• **YOUR INSTRUCTIONS**
Substitute "nearest" for every occurrence of "closest" in the material below, and reproduce all of the material with nothing else changed.

Spatial reasoning records:
** Begin **
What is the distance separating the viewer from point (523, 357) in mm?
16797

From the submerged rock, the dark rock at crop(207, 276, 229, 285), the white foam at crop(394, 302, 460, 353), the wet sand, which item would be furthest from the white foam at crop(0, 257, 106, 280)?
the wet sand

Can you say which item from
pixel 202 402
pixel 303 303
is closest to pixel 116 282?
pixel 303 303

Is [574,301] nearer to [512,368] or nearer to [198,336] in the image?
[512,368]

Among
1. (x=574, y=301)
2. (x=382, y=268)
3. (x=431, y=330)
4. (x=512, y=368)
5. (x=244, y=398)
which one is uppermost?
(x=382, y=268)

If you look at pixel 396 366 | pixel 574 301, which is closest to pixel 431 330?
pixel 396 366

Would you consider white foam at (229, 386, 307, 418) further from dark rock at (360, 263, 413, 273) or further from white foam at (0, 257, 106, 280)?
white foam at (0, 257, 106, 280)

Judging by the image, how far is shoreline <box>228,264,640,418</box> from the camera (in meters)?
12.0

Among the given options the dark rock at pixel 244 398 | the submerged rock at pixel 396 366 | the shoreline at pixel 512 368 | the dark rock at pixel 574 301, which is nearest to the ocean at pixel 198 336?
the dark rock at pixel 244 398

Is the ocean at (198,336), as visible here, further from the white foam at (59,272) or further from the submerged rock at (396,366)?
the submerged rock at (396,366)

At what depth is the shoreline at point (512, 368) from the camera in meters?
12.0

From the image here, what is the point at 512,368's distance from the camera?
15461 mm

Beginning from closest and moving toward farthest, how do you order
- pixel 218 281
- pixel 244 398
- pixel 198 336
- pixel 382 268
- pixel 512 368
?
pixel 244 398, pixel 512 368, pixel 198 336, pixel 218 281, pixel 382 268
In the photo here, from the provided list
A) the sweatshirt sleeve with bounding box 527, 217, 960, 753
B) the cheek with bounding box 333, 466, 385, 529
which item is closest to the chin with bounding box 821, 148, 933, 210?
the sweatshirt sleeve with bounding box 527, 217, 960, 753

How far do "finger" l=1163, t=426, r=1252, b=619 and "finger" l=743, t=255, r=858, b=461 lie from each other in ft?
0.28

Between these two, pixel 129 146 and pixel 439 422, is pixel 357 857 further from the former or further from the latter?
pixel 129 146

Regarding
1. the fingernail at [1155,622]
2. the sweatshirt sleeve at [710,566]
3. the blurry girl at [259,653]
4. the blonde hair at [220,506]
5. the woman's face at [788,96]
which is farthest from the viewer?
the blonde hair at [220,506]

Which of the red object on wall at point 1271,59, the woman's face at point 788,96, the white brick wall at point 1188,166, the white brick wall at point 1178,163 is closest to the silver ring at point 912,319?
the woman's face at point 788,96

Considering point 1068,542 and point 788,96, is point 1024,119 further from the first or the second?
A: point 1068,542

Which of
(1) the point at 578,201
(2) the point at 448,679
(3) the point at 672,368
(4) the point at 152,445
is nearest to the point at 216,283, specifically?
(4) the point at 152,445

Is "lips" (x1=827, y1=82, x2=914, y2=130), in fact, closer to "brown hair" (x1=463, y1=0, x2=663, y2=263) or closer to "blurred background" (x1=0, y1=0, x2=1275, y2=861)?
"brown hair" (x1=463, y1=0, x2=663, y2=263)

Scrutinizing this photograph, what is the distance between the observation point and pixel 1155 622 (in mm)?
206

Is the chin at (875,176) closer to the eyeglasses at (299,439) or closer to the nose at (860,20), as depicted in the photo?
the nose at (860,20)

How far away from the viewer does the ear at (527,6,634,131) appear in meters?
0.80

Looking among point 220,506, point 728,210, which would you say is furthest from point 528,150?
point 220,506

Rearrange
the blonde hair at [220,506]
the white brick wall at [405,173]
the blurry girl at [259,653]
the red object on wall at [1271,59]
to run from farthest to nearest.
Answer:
** End **
• **ANSWER TO THIS PROBLEM**
What is the distance separating the viewer from point (523, 357) in mm?
16797

From the submerged rock, the dark rock at crop(207, 276, 229, 285), the white foam at crop(394, 302, 460, 353), the wet sand, which item would be furthest from the white foam at crop(0, 257, 106, 280)?
the wet sand

Can you say which item from
pixel 202 402
pixel 303 303
is nearest to pixel 116 282?
pixel 303 303

Is [574,301] nearer to [512,368] or nearer to [198,336] in the image?
[512,368]

Among
1. (x=574, y=301)
2. (x=382, y=268)
3. (x=431, y=330)
4. (x=512, y=368)
5. (x=244, y=398)
which one is uppermost?
(x=382, y=268)

If you look at pixel 396 366 | pixel 574 301, which is nearest to pixel 431 330?
pixel 396 366

Would you consider white foam at (229, 386, 307, 418) further from dark rock at (360, 263, 413, 273) or further from white foam at (0, 257, 106, 280)?
white foam at (0, 257, 106, 280)

Judging by the image, how far is shoreline <box>228,264,640,418</box> from the camera (in meters)?
12.0

Among the given options the dark rock at pixel 244 398 | the submerged rock at pixel 396 366 | the shoreline at pixel 512 368 | the dark rock at pixel 574 301, which is nearest to the ocean at pixel 198 336?
the dark rock at pixel 244 398

Is the ocean at (198,336), as visible here, further from the white foam at (59,272) or further from the submerged rock at (396,366)?
the submerged rock at (396,366)

At what depth is the shoreline at point (512, 368) from the camera in meters?
12.0

From the image here, what is the point at 512,368's distance from the camera?
15461 mm

Beginning from nearest and moving toward farthest, how do you order
- pixel 218 281
- pixel 244 398
- pixel 198 336
- pixel 382 268
- pixel 512 368
?
pixel 244 398, pixel 512 368, pixel 198 336, pixel 218 281, pixel 382 268
In the photo here, from the provided list
A) the sweatshirt sleeve with bounding box 527, 217, 960, 753
B) the cheek with bounding box 333, 466, 385, 529
which item is nearest to the chin with bounding box 821, 148, 933, 210?
the sweatshirt sleeve with bounding box 527, 217, 960, 753

How far do "finger" l=1163, t=426, r=1252, b=619 and "finger" l=743, t=255, r=858, b=461 lie from each other in ft?
0.28

Between these two, pixel 129 146 and pixel 439 422, is pixel 357 857 further from the former or further from the latter?
pixel 129 146

Regarding
1. the fingernail at [1155,622]
2. the sweatshirt sleeve at [710,566]
3. the blurry girl at [259,653]
4. the blonde hair at [220,506]
5. the woman's face at [788,96]
which is farthest from the viewer?
the blonde hair at [220,506]

Which of the red object on wall at point 1271,59, the woman's face at point 788,96, the white brick wall at point 1188,166, the white brick wall at point 1178,163 is nearest to the silver ring at point 912,319?
the woman's face at point 788,96

Considering point 1068,542 and point 788,96, is point 1024,119 further from the first or the second?
A: point 1068,542

Which of
(1) the point at 578,201
(2) the point at 448,679
(3) the point at 672,368
(4) the point at 152,445
is nearest to the point at 216,283, specifically?
(4) the point at 152,445

Is "lips" (x1=827, y1=82, x2=914, y2=130), in fact, closer to "brown hair" (x1=463, y1=0, x2=663, y2=263) or closer to "blurred background" (x1=0, y1=0, x2=1275, y2=861)?
"brown hair" (x1=463, y1=0, x2=663, y2=263)

Scrutinizing this photograph, what is the distance between the observation point and pixel 1155 622 (in mm)?
206

Is the chin at (875,176) closer to the eyeglasses at (299,439) or closer to the nose at (860,20), as depicted in the photo?
the nose at (860,20)

How far away from the viewer does the ear at (527,6,634,131) appear in meters?
0.80

Looking among point 220,506, point 728,210, which would you say is furthest from point 528,150?
point 220,506

Rearrange
the blonde hair at [220,506]
the white brick wall at [405,173]
the blurry girl at [259,653]
the red object on wall at [1271,59]
to run from farthest to nearest.
Answer:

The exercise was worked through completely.